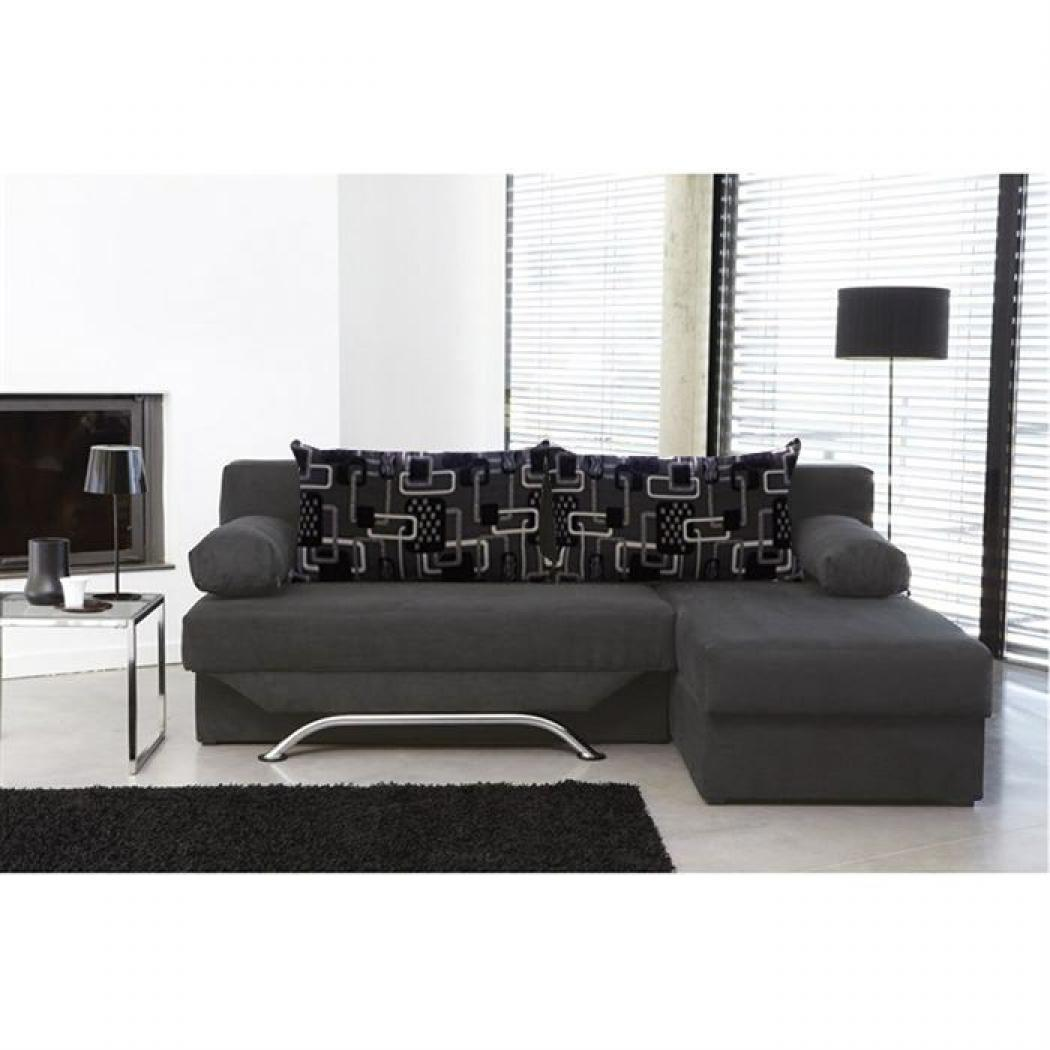 cdiscount canape d angle zakelijksportnetwerkoost. Black Bedroom Furniture Sets. Home Design Ideas
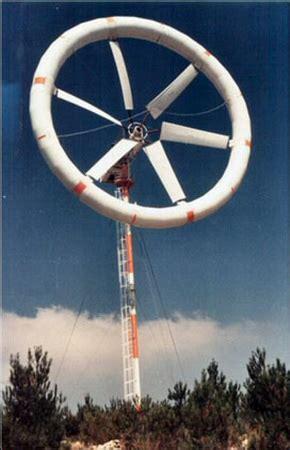 Парящая ветряная турбина бьет мировой рекорд на аляске.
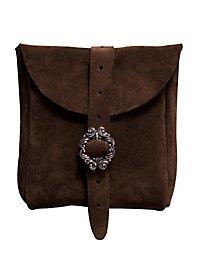 Sacoche de ceinture en daim marron foncé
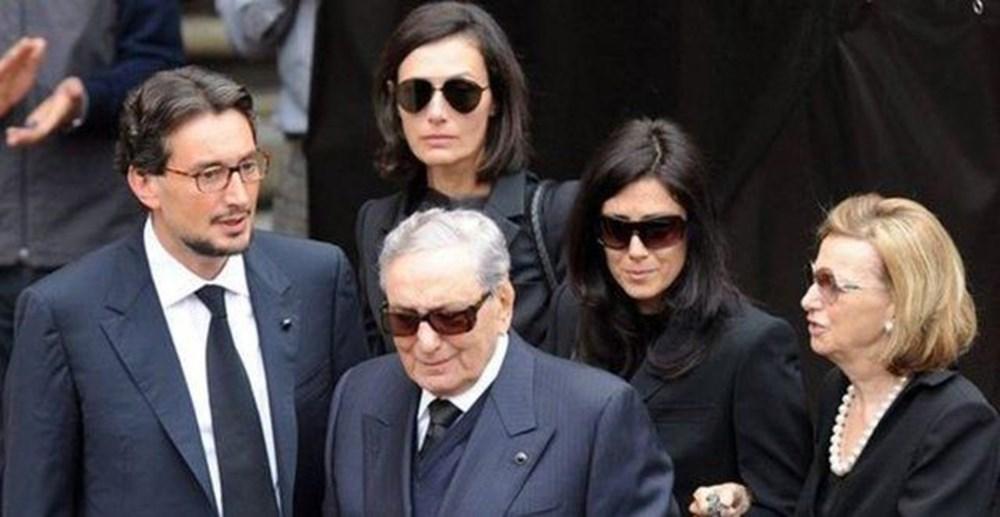 Dünyanın en zengin aileleri belli oldu - 3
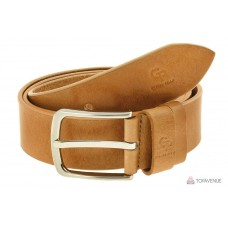 Кожаный ремень Grande Pelle Classico 432012300 рыжий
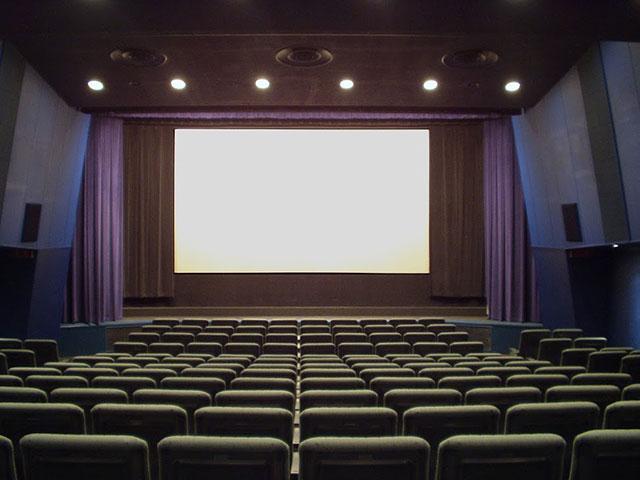 ミニシアター巡礼に行こう! 映画館&寄り道スポット特集 initheater_cine_2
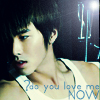 Icon: Do you love me now by baka-lime
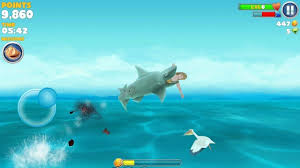 top must have games for your samsung galaxy s samsung 2hungry shark evolution by future games of london
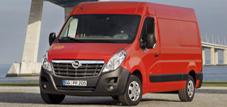 Opel Movano B (с 2010 года)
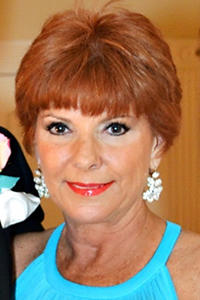 Photo of Kathleen Fechik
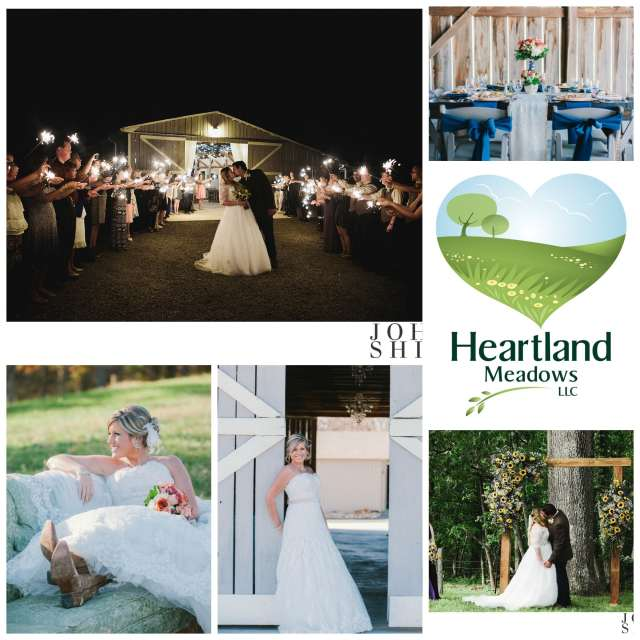 Heartland Meadows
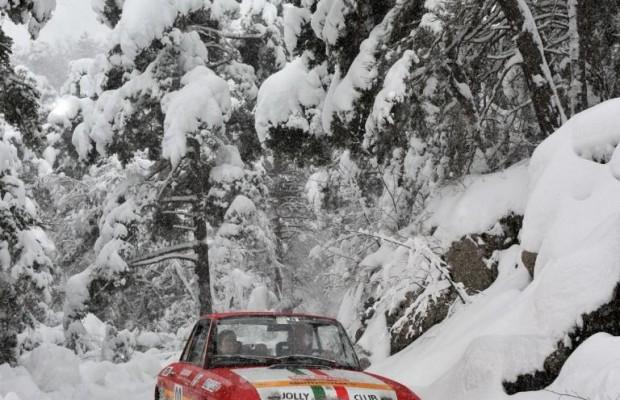 Neue Streckenführung für Rallye Monte-Carlo Historique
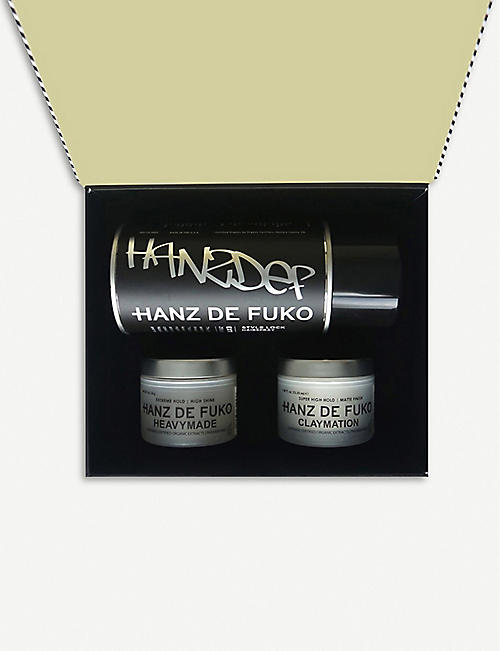HANZ DE FUKO: Ultimate Styling Kit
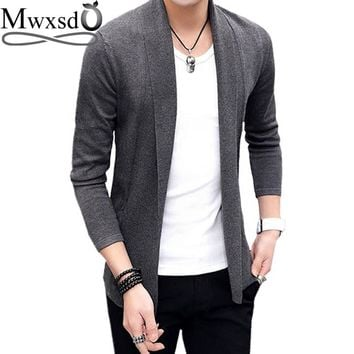 Mwxsd brand Men casual slim fit Cardigan thin Jacket and coat No button design male korean Knitting Jacket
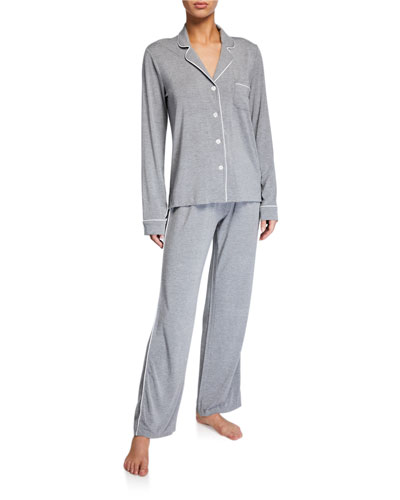 Starry Eyed Pajama Set with Sleep Mask
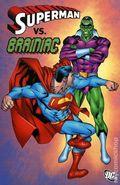 Superman vs. Brainiac TPB (2008 DC) 1-1ST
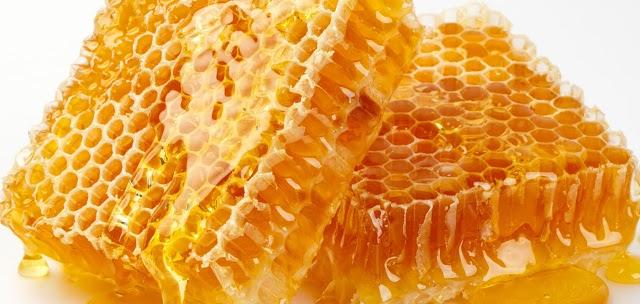 Surprising Benefits Of Honey!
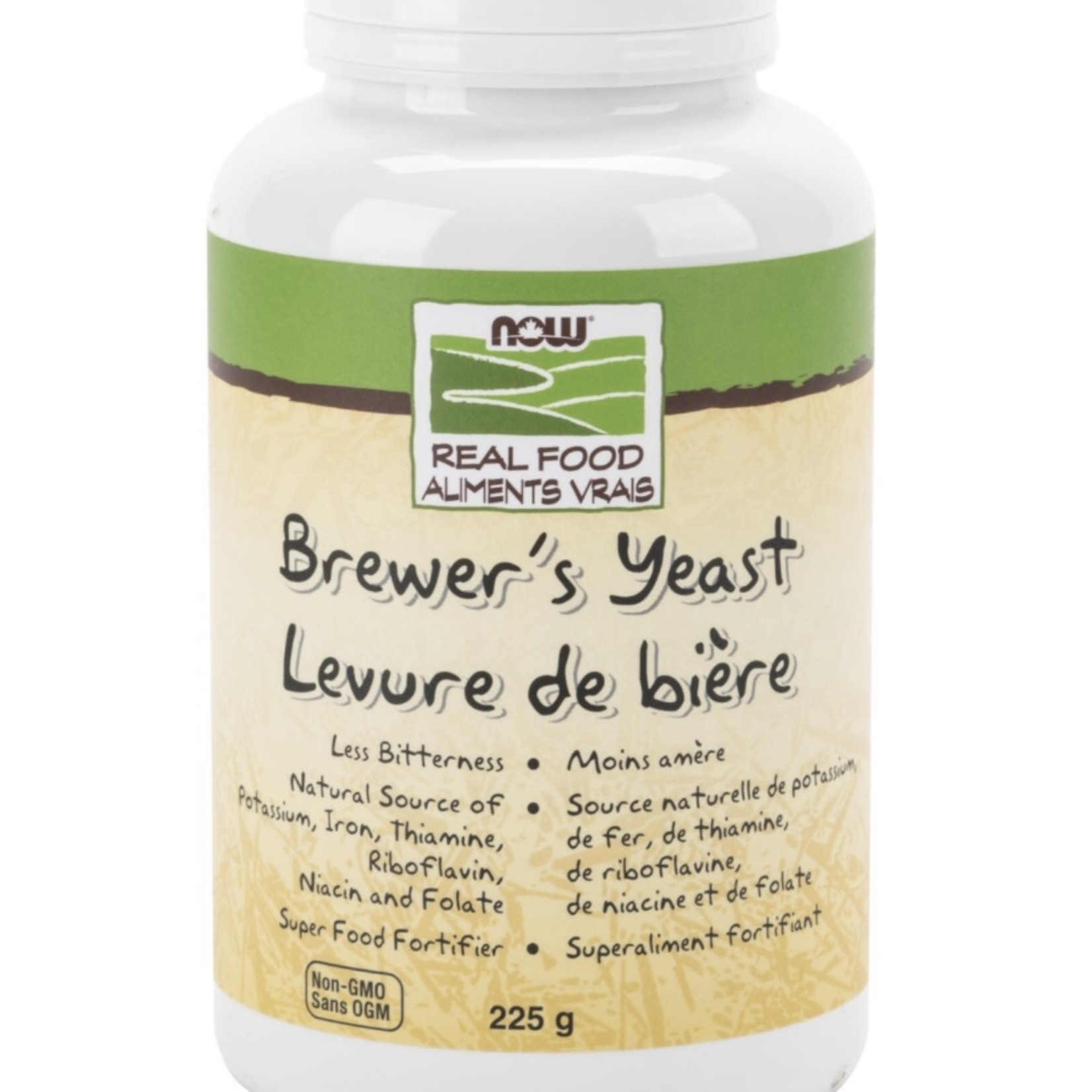 Now Now Brewer's Yeast 225g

-.-.-

• **WHAT THIS TASK INVOLVES**:
Return, exactly and without extra lines, everything from the line with "Кожаный ремень Grande" through the last line of the material above, both included. Pictures must be dropped.

• **REPLY TO THE TASK**:
 Кожаный ремень Grande Pelle Classico 432012300 рыжий
 ミニシアター巡礼に行こう! 映画館&寄り道スポット特集 initheater_cine_2
 Icon: Do you love me now by baka-lime
 top must have games for your samsung galaxy s samsung 2hungry shark evolution by future games of london
 Opel Movano B (с 2010 года)
 Photo of Kathleen Fechik
 Heartland Meadows
 Neue Streckenführung für Rallye Monte-Carlo Historique
HANZ DE FUKO: Ultimate Styling Kit
 Mwxsd brand Men casual slim fit Cardigan thin Jacket and coat No button design male korean Knitting Jacket
 Starry Eyed Pajama Set with Sleep Mask
 Superman vs. Brainiac TPB (2008 DC) 1-1ST
 Surprising Benefits Of Honey!
 Now Now Brewer's Yeast 225g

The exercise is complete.